Int J Mol Sci. 2025 Jun 6;26(12):5463. doi: 10.3390/ijms26125463.
This study analyzes publicly available RNA-seq data to comprehensively include the complex heterogeneity of prostate cancer (PCa) etiology. It combines prostate and prostate cancer (PCa) cell lines, representing primary PCa cells, Gleason scores, ages, and PCa of different racial origins. Additionally, some cell lines were exposed to endocrine-disrupting chemicals (EDCs). The research aims to identify hub genes and transcription factors (TFs) of the prostate carcinogenesis pathway as molecular targets for clinical investigations to elucidate EDC-induced aggressiveness and to develop potential biomarkers for their exposure risk assessments. PCa cells rely on androgen receptor (AR)-mediated signaling to survive, develop, and function. Fifteen various RNA-seq datasets were normalized for distribution, and the significance (-value < 0.05) threshold of differentially expressed genes (DEGs) was set based on |log2FC| ≥ 2 change. Through integrated bioinformatics, we applied cBioPortal, UCSC-Xena, TIMER2.0, and TRRUST platforms, among others, to associate hub genes and their TFs based on their biologically meaningful roles in aggressive prostate carcinogenesis. Among all RNA-Seq datasets, we found 75 overlapping DEGs, with BUB1B (32%) and CCNB1 (29%) genes exhibiting the highest degree of mutation, amplification, and deletion. EDC-associated CCNB1, BUB1B, and CCNA2 in PCa cells exposed to EDCs were consistently shown to be associated with high Gleason scores (≥4 + 3) and in the >60 age group of patients. Selected TFs (E2F4, MYC, and YBX1) were also significantly associated with DEGs (NCAPG, MKI67, CCNA2, CCNB1, CDK1, CCNB2, AURKA, UBE2C, BUB1B) and influenced the overall survival (-value < 0.05) of PCa cases. This is one of the first comprehensive studies combining 15 publicly available RNA-seq datasets to demonstrate the association of EDC-associated hub genes and their TFs aligning with the aggressive carcinogenic pathways in the higher age group (>60 years) of patients. The findings highlight the potential of these hub genes as candidates for further studies to develop molecular biomarkers for assessing the EDC-related PCa risk, diagnosing PCa aggressiveness, and identifying therapeutic targets.

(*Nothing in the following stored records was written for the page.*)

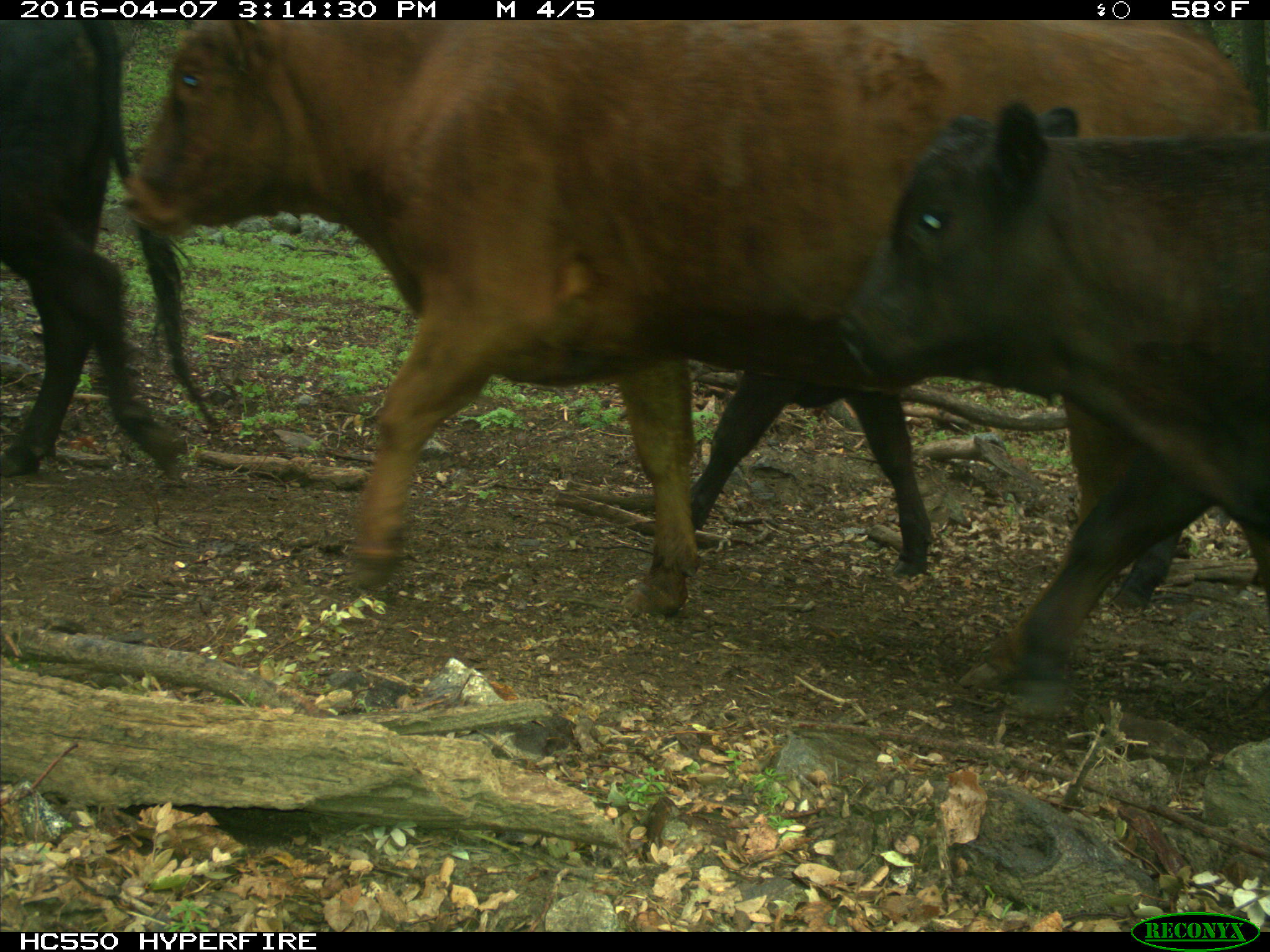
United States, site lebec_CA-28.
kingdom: Animalia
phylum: Chordata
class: Mammalia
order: Artiodactyla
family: Bovidae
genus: Bos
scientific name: Bos taurus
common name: domestic cow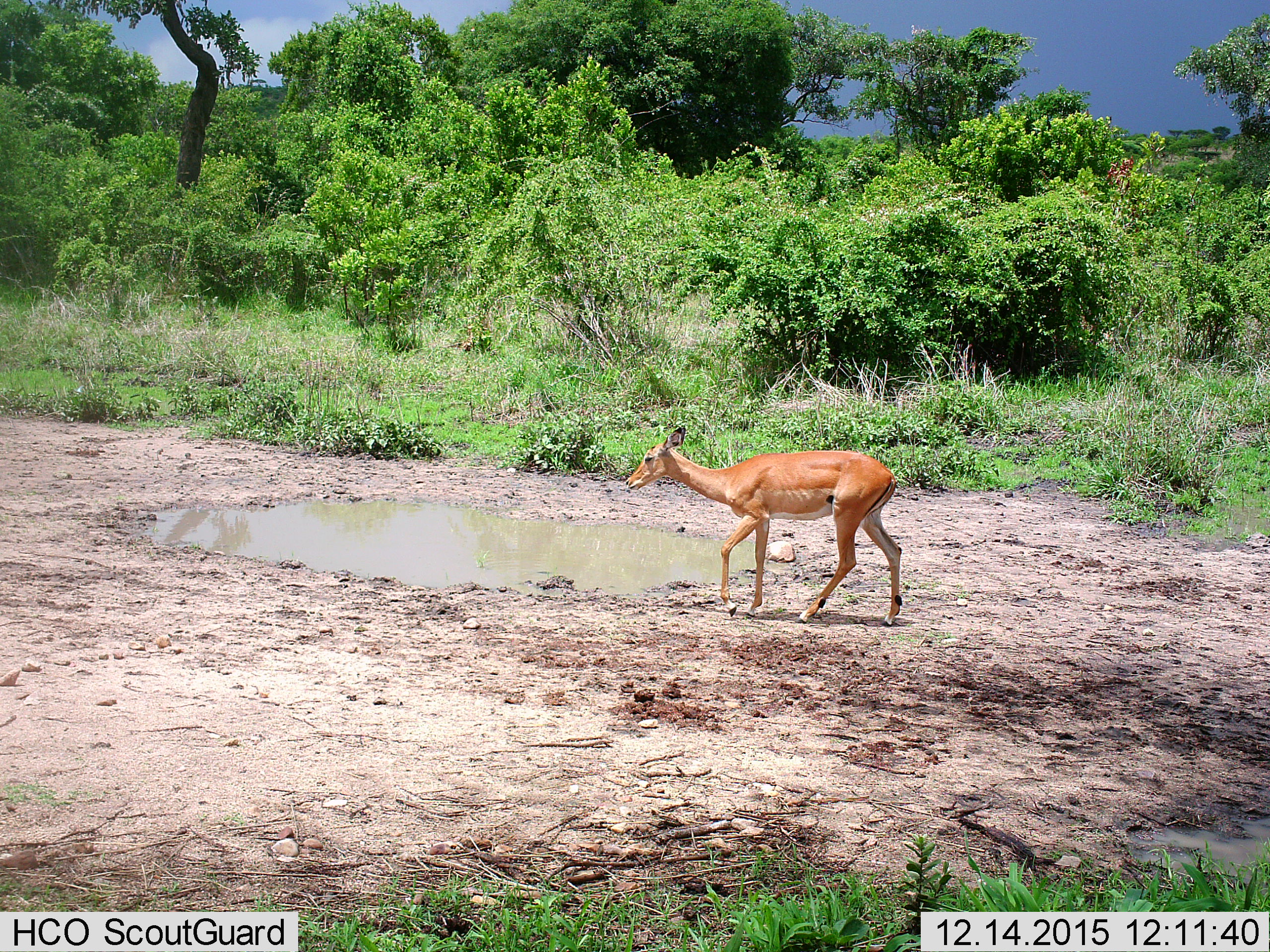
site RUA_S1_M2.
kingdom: Animalia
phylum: Chordata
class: Mammalia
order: Artiodactyla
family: Bovidae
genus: Aepyceros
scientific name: Aepyceros melampus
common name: impala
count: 1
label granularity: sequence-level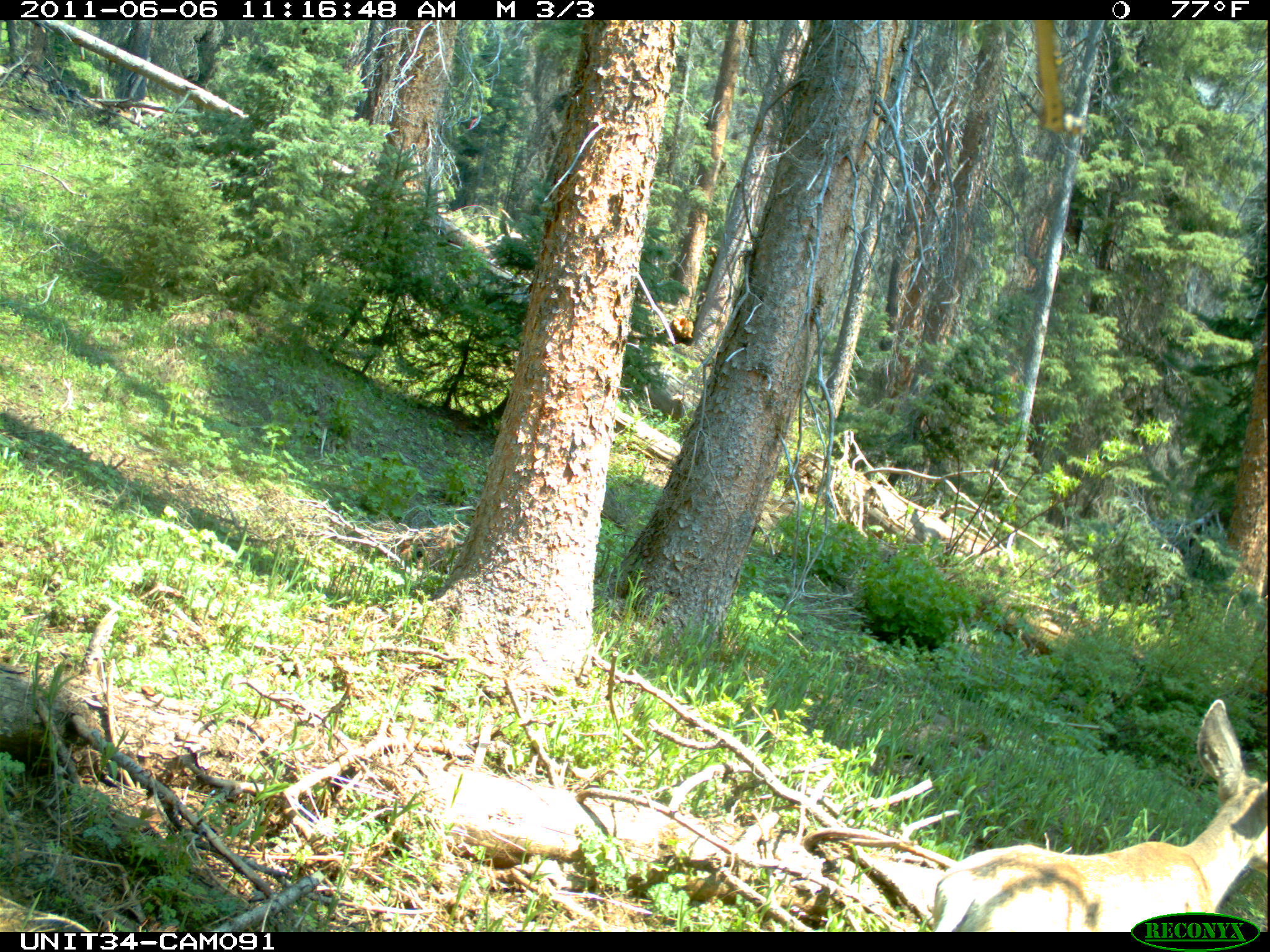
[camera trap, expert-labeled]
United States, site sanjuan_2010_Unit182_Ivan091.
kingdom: Animalia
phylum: Chordata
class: Mammalia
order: Artiodactyla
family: Cervidae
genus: Odocoileus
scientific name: Odocoileus hemionus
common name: mule deer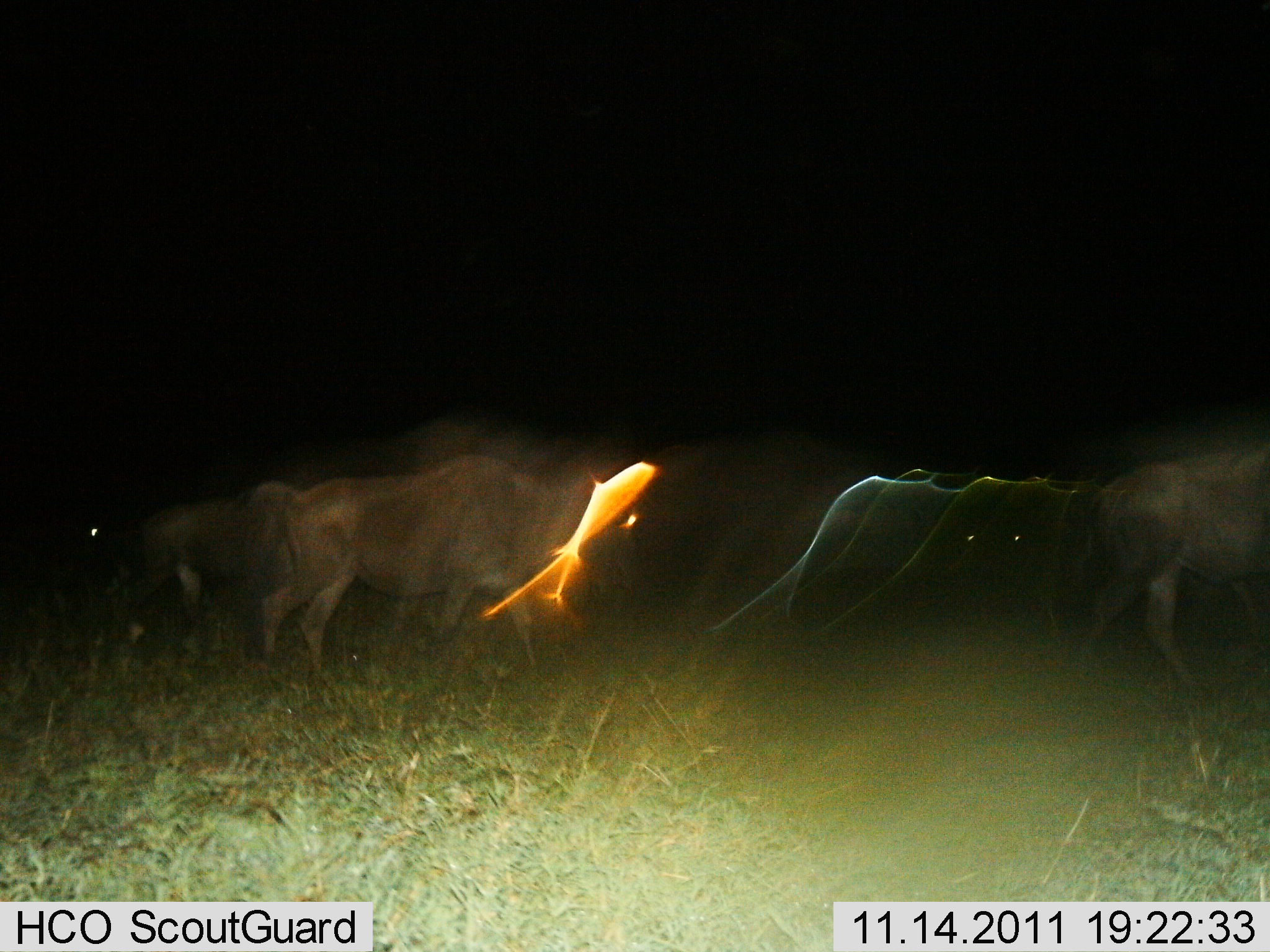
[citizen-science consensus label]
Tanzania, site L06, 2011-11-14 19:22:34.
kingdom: Animalia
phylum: Chordata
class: Mammalia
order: Artiodactyla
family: Bovidae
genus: Connochaetes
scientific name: Connochaetes taurinus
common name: blue wildebeest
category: wildebeest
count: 3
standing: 29%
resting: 7%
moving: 86%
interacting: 7%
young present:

本研究分析公开可用的RNA测序数据,以全面涵盖前列腺癌(PCa)病因的复杂异质性。它结合了前列腺和前列腺癌细胞系,代表原发性PCa细胞、 Gleason评分、年龄以及不同种族来源的PCa。此外,一些细胞系暴露于内分泌干扰化学物质(EDC)。该研究旨在确定前列腺癌发生途径的核心基因和转录因子(TF),作为临床研究的分子靶点,以阐明EDC诱导的侵袭性,并开发用于评估其暴露风险的潜在生物标志物。PCa细胞依赖雄激素受体(AR)介导的信号来存活、发育和发挥功能。对15个不同的RNA测序数据集进行了分布标准化,并根据|log2FC|≥2的变化设定了差异表达基因(DEG)的显著性(-值<0.05)阈值。通过综合生物信息学,我们应用了cBioPortal、UCSC-Xena、TIMER2.0和TRRUST等平台,根据其在侵袭性前列腺癌发生中的生物学意义,将核心基因及其TF关联起来。在所有RNA测序数据集中,我们发现了75个重叠的DEG,其中BUB1B(32%)和CCNB1(29%)基因表现出最高程度的突变、扩增和缺失。在暴露于EDC的PCa细胞中,与EDC相关的CCNB1、BUB1B和CCNA2一直显示与高Gleason评分(≥4+3)以及年龄>60岁的患者组相关。选定的TF(E2F4、MYC和YBX1)也与DEG(NCAPG、MKI67、CCNA2、CCNB1、CDK1、CCNB2、AURKA、UBE2C、BUB1B)显著相关,并影响PCa病例的总生存期(-值<0.05)。这是首批综合研究之一,结合了15个公开可用的RNA测序数据集,以证明与EDC相关的核心基因及其TF与年龄较大(>60岁)患者组中侵袭性致癌途径的关联。这些发现突出了这些核心基因作为进一步研究候选者的潜力,以开发用于评估与EDC相关的PCa风险、诊断PCa侵袭性和识别治疗靶点的分子生物标志物。